Getting Swept by the Warriors Will Have No Impact on LeBron's Legacy


LeBron and the Cavs are probably going to get swept tonight. Maybe they put up a fight for a half, or even into the 3rd quarter. But Vegas made the Warriors 6-point favorites for Game 4 tonight, and let’s be honest with ourselves – LeBron has run out of gas in the 4th quarter of all three Finals games, so why should anyone believe he can magically summon the energy to pull the upset on just one night off?

But the sweep will have no impact on LeBron’s legacy. None. It’s pretty simple:

  1. He’s facing the greatest team in NBA history. They’ve steamrolled the NBA all season, and are on the cusp of being the first NBA team to go 16-0 in the playoffs.
  2. Jordan never lost five times in the Finals. Yeah, well Jordan never got to the Finals seven years in a row. Jordan was never swept in the Finals! Jordan lost in the first round three times, and was swept twice. LeBron’s never lost in the 1st round. We can play this game all day.
  3. LeBron’s been the favorite in the finals just three times: Against Dallas (loss), against Oklahoma City (win) and against San Antonio in 2013 (win). He’s been an underdog five times.

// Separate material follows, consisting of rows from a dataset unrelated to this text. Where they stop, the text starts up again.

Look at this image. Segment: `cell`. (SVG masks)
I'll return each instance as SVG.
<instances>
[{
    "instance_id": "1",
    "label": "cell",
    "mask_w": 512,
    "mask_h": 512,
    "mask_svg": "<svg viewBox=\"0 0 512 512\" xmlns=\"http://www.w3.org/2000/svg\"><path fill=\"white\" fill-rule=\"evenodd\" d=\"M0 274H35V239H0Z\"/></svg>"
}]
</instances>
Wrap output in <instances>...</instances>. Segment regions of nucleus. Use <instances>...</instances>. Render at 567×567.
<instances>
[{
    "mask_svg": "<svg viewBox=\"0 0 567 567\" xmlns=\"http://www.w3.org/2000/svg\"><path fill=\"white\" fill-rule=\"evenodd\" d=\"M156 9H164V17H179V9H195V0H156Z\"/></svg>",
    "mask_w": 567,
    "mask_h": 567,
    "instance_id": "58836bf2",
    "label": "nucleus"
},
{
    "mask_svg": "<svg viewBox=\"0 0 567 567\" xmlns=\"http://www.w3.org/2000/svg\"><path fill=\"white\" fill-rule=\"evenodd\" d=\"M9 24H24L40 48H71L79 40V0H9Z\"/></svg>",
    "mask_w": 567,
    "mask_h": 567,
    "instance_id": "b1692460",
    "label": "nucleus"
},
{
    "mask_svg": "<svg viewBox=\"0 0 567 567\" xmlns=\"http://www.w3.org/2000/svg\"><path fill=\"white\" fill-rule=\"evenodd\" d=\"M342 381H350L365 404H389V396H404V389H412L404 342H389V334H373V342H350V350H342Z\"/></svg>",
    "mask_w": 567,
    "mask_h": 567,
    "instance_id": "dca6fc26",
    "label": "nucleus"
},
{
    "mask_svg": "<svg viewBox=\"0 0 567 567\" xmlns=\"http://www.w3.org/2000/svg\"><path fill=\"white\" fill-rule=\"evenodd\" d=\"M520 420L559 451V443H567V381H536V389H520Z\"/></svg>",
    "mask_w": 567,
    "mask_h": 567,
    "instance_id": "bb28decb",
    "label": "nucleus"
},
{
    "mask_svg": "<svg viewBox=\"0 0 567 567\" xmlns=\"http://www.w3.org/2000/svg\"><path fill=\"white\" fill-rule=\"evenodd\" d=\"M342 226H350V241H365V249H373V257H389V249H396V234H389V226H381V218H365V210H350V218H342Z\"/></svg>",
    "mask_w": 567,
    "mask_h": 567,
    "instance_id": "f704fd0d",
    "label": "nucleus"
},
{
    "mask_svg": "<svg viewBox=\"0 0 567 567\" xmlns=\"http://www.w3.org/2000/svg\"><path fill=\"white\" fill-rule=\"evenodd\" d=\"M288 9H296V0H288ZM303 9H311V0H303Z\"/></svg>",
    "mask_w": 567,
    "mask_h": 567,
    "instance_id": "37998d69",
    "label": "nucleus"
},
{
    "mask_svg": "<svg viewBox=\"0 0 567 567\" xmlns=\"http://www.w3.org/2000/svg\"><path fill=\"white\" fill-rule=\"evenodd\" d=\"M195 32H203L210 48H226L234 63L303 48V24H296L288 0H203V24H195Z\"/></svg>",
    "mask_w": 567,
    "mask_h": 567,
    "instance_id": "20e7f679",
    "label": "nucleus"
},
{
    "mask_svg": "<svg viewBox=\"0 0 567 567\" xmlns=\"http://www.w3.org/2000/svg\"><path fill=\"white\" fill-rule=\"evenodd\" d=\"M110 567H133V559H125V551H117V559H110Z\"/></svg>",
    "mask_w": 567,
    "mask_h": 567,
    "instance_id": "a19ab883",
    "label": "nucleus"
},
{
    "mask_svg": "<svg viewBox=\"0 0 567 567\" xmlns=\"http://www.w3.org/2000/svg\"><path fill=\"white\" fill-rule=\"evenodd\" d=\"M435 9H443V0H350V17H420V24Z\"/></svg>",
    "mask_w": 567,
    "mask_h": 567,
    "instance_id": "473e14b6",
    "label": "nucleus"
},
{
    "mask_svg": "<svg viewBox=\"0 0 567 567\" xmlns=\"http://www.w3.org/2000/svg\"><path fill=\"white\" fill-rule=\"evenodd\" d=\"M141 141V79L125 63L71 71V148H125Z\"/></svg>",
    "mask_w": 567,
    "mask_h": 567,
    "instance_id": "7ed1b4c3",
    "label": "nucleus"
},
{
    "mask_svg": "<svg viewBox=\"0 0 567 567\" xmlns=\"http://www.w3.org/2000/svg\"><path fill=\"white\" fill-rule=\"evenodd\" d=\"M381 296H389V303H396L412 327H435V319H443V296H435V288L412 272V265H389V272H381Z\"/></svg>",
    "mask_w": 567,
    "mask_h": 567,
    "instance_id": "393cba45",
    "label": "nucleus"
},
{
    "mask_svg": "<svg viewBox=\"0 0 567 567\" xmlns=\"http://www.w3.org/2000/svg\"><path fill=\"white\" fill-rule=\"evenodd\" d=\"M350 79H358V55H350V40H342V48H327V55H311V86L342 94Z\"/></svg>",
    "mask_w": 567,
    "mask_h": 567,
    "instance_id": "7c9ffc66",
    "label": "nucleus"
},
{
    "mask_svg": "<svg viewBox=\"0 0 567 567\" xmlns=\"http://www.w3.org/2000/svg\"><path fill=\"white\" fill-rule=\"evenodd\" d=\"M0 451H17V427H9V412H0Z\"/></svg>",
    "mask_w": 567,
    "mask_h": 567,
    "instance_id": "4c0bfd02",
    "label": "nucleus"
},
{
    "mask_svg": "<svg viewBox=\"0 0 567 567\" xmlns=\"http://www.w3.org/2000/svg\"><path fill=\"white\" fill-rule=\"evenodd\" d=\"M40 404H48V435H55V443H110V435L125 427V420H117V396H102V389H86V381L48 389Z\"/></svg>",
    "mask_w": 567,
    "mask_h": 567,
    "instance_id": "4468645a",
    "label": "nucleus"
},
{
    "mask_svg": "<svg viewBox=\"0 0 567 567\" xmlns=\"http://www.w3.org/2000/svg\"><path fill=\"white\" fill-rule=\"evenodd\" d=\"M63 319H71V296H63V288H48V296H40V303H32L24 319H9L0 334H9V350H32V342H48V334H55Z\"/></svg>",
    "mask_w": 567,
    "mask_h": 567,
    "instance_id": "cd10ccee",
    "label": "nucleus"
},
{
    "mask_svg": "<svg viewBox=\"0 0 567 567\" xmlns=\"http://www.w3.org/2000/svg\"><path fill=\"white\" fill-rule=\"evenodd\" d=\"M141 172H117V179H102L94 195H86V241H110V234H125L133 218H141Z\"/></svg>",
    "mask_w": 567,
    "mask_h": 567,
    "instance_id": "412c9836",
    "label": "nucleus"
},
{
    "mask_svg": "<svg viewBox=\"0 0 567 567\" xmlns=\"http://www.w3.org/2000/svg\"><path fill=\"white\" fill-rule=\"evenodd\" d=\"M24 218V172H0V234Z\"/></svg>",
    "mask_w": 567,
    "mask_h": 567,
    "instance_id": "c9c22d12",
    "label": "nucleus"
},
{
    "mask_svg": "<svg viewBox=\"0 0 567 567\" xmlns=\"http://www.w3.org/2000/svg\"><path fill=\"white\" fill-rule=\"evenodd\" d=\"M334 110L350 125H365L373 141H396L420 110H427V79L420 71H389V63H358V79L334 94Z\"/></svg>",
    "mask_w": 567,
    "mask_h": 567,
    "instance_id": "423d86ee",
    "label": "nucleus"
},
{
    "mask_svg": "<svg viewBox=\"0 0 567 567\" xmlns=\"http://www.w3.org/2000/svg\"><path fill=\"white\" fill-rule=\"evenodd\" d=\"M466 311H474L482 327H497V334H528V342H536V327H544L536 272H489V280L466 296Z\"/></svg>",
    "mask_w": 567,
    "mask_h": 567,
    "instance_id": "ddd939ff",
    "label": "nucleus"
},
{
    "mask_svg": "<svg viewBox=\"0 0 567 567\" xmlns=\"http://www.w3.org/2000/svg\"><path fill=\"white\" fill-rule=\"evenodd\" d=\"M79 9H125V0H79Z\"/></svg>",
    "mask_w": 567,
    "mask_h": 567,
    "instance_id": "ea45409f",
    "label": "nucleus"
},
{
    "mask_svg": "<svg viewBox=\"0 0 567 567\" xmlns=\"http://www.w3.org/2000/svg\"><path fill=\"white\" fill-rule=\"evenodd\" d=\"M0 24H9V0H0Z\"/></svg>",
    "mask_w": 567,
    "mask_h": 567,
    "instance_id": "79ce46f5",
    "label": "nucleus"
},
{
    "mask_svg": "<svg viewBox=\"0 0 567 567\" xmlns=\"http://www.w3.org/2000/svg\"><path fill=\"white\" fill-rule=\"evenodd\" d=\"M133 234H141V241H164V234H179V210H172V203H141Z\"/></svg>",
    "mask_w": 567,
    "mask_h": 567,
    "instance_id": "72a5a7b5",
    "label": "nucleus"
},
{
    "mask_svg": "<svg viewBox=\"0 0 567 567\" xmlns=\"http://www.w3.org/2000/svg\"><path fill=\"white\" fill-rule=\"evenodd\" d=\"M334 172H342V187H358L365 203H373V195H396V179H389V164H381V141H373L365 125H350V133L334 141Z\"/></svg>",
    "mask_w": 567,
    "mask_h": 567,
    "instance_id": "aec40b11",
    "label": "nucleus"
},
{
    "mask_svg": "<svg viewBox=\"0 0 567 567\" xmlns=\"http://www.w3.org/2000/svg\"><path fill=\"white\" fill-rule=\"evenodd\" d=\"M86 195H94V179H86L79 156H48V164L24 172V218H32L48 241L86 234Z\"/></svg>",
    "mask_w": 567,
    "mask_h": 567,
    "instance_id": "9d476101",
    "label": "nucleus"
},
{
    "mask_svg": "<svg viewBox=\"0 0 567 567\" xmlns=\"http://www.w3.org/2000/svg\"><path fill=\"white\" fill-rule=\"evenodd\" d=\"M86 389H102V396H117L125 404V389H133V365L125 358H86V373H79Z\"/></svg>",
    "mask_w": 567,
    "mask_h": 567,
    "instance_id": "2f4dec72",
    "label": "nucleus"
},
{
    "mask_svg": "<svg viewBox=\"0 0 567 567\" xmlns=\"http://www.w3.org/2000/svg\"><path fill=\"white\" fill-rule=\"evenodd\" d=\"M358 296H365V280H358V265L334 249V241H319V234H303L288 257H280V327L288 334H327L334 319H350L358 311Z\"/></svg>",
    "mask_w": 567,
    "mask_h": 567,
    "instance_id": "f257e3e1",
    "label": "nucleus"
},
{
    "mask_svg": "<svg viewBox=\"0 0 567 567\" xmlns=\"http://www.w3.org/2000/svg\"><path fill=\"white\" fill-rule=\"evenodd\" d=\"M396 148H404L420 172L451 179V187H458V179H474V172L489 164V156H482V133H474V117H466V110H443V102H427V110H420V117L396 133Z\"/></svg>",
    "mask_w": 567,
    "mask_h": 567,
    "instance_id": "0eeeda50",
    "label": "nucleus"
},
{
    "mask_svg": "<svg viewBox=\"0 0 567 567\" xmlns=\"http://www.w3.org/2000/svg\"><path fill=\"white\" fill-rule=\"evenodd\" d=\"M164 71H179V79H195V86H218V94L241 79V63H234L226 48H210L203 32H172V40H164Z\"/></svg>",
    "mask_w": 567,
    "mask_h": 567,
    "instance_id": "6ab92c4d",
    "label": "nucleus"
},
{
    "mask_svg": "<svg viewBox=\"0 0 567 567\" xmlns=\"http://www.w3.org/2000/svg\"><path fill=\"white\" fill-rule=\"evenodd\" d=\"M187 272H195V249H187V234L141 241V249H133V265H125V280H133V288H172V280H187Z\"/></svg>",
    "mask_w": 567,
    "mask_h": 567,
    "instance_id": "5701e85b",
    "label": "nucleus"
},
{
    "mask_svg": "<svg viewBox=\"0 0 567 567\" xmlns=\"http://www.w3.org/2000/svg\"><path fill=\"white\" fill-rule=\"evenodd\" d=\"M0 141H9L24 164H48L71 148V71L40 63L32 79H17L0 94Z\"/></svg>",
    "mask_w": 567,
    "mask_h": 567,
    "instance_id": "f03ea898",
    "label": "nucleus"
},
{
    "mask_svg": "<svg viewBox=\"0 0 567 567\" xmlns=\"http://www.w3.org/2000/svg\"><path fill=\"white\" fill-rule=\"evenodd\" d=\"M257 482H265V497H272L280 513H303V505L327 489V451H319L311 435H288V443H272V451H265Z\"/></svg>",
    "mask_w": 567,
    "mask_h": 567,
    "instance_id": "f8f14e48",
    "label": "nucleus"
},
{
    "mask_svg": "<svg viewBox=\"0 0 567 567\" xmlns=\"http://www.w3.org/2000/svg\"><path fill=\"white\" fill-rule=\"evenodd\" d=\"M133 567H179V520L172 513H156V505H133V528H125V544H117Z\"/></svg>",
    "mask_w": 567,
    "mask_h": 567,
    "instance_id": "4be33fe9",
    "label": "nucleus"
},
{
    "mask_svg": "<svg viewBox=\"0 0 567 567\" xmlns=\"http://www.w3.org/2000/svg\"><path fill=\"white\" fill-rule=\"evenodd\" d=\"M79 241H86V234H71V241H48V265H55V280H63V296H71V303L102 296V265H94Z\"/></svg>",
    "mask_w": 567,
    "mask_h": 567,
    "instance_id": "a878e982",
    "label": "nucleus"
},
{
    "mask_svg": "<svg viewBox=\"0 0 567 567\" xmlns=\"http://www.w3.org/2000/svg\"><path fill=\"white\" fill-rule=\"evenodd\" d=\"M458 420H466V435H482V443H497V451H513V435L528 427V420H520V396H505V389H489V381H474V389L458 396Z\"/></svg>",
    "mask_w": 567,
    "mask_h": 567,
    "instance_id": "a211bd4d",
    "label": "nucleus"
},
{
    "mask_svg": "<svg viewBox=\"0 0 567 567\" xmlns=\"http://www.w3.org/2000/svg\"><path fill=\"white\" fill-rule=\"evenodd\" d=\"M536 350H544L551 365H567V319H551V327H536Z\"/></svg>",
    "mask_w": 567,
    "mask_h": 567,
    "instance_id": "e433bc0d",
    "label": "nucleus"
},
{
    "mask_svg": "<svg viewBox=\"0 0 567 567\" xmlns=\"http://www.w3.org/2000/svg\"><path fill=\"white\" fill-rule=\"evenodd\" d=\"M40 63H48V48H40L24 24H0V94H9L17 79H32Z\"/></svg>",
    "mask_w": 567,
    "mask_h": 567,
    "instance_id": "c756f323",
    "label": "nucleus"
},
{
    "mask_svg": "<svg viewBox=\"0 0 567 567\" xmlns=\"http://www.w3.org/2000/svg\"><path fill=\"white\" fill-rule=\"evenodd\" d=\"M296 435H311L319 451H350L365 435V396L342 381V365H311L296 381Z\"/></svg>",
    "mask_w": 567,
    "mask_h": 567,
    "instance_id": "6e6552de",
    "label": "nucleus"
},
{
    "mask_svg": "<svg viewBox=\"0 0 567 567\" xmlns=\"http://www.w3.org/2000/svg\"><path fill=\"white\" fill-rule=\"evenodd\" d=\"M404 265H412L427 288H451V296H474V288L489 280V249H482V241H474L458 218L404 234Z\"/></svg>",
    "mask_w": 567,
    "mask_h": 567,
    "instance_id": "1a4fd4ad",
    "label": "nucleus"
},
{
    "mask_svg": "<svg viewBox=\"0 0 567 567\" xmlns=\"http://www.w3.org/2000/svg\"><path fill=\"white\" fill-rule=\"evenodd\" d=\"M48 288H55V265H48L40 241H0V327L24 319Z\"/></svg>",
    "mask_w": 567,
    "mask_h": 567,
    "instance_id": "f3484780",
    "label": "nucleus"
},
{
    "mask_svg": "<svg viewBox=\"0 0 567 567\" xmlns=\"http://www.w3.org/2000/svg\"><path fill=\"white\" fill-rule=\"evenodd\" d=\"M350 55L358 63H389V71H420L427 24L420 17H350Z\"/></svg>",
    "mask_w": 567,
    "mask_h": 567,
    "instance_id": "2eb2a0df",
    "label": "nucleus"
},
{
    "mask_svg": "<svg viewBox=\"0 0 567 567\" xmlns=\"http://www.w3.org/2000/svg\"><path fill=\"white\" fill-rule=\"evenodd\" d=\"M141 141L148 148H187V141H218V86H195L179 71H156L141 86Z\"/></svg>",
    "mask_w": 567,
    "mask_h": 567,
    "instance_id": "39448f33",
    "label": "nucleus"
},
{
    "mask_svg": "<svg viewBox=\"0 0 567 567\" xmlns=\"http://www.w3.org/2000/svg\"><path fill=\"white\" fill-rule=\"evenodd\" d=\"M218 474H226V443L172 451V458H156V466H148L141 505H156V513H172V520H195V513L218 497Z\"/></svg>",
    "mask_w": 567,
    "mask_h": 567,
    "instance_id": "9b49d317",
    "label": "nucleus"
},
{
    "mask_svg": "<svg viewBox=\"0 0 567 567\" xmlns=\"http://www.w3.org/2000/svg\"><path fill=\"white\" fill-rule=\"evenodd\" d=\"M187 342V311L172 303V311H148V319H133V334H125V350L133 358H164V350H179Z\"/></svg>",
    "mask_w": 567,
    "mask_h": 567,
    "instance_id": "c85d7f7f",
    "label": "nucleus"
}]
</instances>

I’ve been consistent on this: LeBron’s overall resume trumps Jordan’s. But Jordan 6-0 in the Finals gives MJ a slight edge in the hypothetical Who’s Better? question. I could go long on how the five teams Jordan whipped in the Finals were unimpressive, and even those 1991 Lakers lost Byron Scott and James Worthy to injury in the deciding game five. The current NBA, with Super Teams, is vastly superior to 90s ball, regardless of what Charles Barkley says. We can do this dance all night: LeBron’s had weaker supporting casts. Fact.

Remember, LeBron got the Cavs to the Finals at the age of 23, in his 4th year in the league; Jordan finally got out of the first round in his 4th year in the NBA.

Getting swept by the best team in NBA history doesn’t damage LeBron’s resume at all. He doesn’t slide down a notch or two; he’s cemented himself as the 2nd greatest player in NBA history. Another title vaults him to #1.